• _EXTRACT TO READ_

The best way to opt out of this, Toshido, is to not label *yourself.* I have many beliefs in common with Christians- *many*- but in not taking the label for myself, I am not forever having to qualify and exclude myself every time the label comes up and includes activities and beliefs that I do not hold/ with which I do not agree. Now I am free to interact without threat to my own understanding with Christians and unbelievers alike, as well as those who hold the same view as myself. It is not a threat to my reputation and understanding that KKK members call themselves Christians; I also don't have to determine whether or not they in fact are-- I don't have to judge their hearts and regardless of their actions, I can still love them, and hope that their hearts will be turned from accepting their present beliefs to embracing unconditional love instead.

There is always hope, and since I don't 'camp' anywhere, I am free to just be. Nobody can validly expect me to tow a line. It may be a lonely position, but at least its authentic. :)

• _RECORD SET_
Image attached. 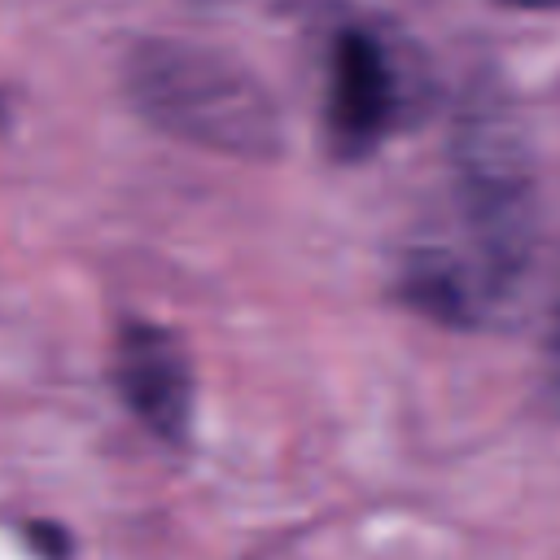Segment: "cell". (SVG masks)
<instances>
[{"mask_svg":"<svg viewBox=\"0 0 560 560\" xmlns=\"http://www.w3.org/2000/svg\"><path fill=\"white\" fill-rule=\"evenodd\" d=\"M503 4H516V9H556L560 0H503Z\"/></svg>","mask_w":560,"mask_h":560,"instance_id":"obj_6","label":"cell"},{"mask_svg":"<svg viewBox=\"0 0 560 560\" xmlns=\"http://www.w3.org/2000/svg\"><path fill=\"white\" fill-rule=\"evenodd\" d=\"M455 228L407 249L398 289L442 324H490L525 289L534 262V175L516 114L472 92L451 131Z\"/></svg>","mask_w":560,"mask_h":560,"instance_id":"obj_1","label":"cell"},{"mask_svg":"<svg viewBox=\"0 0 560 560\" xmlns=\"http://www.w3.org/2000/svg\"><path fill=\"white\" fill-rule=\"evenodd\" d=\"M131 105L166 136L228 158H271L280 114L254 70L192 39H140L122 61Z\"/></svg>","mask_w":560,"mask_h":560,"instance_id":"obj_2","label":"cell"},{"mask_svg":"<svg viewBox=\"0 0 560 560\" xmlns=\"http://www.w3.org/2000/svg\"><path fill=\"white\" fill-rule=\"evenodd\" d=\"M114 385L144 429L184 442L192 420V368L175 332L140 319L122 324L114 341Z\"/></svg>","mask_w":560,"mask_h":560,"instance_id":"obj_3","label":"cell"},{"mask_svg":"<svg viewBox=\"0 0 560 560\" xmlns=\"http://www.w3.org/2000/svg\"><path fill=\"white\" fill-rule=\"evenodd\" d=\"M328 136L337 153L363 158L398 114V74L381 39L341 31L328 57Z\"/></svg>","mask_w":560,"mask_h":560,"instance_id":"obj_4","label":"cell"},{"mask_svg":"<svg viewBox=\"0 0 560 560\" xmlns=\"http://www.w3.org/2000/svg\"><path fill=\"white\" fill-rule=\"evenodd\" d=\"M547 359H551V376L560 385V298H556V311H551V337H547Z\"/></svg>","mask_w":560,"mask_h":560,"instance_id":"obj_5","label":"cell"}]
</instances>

==

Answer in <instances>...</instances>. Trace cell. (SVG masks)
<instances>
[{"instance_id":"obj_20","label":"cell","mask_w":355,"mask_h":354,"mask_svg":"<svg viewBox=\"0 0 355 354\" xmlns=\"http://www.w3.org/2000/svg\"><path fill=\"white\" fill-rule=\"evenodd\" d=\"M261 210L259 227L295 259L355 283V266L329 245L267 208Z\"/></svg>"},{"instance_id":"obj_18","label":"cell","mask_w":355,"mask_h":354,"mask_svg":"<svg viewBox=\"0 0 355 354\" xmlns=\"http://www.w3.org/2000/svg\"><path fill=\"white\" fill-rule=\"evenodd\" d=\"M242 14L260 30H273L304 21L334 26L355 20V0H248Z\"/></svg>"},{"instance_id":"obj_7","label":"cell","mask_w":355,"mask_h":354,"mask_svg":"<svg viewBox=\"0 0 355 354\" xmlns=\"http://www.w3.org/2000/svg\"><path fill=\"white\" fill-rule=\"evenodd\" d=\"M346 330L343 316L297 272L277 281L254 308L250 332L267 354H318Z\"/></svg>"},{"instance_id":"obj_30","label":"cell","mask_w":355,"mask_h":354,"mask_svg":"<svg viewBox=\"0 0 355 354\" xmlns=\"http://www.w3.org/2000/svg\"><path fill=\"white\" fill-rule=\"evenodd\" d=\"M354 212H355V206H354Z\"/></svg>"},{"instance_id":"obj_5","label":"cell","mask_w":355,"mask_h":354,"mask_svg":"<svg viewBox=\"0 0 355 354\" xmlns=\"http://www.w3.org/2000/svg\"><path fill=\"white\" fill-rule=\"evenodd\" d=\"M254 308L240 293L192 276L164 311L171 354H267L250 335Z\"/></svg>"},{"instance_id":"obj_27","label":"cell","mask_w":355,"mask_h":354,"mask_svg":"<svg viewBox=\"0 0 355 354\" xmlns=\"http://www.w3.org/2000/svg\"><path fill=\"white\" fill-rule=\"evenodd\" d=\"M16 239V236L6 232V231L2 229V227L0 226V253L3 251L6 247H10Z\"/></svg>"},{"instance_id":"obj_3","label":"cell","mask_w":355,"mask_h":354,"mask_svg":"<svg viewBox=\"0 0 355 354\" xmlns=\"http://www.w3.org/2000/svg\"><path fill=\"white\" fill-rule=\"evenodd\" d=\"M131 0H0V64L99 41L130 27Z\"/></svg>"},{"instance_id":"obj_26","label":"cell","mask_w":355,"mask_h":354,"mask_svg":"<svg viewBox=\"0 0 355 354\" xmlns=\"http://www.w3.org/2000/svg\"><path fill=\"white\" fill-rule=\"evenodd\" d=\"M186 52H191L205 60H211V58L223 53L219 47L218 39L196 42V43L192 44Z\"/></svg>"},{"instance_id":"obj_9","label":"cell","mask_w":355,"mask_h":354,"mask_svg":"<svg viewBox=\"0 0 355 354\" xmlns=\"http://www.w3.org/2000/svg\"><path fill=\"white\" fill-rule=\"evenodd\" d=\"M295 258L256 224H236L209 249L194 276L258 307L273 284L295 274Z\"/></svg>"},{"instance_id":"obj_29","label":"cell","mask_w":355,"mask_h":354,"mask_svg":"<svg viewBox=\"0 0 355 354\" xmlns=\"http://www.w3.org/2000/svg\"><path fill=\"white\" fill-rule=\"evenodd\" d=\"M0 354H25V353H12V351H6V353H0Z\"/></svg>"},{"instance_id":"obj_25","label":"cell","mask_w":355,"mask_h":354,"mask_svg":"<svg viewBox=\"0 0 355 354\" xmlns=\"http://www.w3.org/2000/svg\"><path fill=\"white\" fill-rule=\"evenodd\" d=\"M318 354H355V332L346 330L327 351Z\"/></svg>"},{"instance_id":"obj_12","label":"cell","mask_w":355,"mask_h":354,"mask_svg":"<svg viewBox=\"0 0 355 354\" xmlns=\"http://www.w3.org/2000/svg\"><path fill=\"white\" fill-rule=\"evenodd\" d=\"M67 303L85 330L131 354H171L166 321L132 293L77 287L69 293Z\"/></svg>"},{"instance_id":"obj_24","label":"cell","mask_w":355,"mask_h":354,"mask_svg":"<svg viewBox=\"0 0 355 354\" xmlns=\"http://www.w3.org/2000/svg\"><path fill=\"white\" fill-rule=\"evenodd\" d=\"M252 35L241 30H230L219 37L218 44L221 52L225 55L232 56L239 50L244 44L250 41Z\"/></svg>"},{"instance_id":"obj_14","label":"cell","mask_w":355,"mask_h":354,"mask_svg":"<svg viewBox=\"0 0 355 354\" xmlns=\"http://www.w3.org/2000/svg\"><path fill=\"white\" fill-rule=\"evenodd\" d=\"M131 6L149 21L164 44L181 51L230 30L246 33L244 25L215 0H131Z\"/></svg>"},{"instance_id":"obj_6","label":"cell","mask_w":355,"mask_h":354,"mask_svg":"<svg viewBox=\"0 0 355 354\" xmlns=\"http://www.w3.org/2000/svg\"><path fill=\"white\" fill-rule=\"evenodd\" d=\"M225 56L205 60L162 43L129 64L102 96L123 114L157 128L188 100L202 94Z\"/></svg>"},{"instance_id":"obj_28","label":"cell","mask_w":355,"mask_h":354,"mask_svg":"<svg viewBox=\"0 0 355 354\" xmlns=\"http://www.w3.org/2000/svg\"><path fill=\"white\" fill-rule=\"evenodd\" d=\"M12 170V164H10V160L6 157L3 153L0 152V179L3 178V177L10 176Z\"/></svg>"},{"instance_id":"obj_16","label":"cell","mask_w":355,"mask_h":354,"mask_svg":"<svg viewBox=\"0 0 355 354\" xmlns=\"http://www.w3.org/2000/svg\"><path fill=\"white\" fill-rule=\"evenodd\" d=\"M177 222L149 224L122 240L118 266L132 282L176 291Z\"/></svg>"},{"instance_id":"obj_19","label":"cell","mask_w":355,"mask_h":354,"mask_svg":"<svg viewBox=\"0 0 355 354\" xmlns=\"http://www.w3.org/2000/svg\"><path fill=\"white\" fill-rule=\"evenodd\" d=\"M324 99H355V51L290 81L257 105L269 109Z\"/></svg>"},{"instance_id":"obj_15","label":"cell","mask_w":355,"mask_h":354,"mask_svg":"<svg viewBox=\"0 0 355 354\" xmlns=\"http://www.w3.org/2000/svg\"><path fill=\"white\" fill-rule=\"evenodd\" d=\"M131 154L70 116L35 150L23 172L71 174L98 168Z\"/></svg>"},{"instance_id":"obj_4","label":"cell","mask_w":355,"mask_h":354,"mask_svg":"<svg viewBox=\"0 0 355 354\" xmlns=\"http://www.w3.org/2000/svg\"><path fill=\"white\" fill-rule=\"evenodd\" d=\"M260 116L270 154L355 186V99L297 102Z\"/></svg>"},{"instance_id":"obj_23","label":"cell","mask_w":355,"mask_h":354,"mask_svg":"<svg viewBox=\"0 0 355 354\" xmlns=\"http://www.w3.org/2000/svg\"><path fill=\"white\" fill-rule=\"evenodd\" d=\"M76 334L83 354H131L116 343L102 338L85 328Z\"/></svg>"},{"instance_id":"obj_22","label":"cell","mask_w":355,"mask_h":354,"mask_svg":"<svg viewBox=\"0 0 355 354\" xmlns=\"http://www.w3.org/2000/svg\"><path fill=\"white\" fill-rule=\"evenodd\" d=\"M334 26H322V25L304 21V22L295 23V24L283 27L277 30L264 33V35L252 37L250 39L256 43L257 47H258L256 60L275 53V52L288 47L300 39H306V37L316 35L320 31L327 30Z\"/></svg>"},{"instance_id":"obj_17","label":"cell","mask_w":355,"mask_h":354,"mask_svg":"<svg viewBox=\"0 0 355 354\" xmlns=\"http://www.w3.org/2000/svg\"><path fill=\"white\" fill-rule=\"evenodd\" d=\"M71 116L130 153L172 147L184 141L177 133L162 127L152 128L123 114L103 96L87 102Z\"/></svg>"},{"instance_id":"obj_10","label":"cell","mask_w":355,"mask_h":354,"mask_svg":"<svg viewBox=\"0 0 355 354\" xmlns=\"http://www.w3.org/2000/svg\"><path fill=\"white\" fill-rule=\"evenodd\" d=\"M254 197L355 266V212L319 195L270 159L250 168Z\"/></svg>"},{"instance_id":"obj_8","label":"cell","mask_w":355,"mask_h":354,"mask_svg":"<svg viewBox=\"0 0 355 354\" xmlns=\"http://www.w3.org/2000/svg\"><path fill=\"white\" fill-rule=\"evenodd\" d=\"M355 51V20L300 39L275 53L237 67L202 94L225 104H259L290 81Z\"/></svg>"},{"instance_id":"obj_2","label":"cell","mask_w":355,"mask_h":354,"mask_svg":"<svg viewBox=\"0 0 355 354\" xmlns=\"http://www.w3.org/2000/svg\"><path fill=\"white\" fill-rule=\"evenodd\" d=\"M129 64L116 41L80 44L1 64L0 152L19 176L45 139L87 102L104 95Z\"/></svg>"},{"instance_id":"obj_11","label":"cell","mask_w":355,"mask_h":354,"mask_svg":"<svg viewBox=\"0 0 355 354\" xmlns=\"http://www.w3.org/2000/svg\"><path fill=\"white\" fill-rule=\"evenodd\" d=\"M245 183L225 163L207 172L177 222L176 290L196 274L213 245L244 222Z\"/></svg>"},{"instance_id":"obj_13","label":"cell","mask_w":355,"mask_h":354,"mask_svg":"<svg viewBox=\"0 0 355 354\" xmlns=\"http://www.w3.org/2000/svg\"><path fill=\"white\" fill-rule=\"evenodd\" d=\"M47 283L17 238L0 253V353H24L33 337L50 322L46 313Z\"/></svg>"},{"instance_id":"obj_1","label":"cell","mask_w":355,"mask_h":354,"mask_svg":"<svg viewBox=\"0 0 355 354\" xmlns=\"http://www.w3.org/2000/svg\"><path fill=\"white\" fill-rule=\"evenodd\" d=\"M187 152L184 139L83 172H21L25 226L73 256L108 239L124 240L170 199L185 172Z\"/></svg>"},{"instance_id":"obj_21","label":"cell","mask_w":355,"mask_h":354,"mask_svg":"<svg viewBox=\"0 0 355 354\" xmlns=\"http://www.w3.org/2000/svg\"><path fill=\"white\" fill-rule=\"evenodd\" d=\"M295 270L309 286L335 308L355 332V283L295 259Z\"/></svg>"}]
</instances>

• _EXERCISE SET_
1. In the post about not labeling yourself, which group does the writer say calls its members Christians?
2. Please rewrite the post about not labeling yourself from "There is always" down to "its authentic. :)", changing "lonely" to "solitary".

• _SOLUTIONS_
1. KKK members

2.
There is always hope, and since I don't 'camp' anywhere, I am free to just be. Nobody can validly expect me to tow a line. It may be a solitary position, but at least its authentic. :)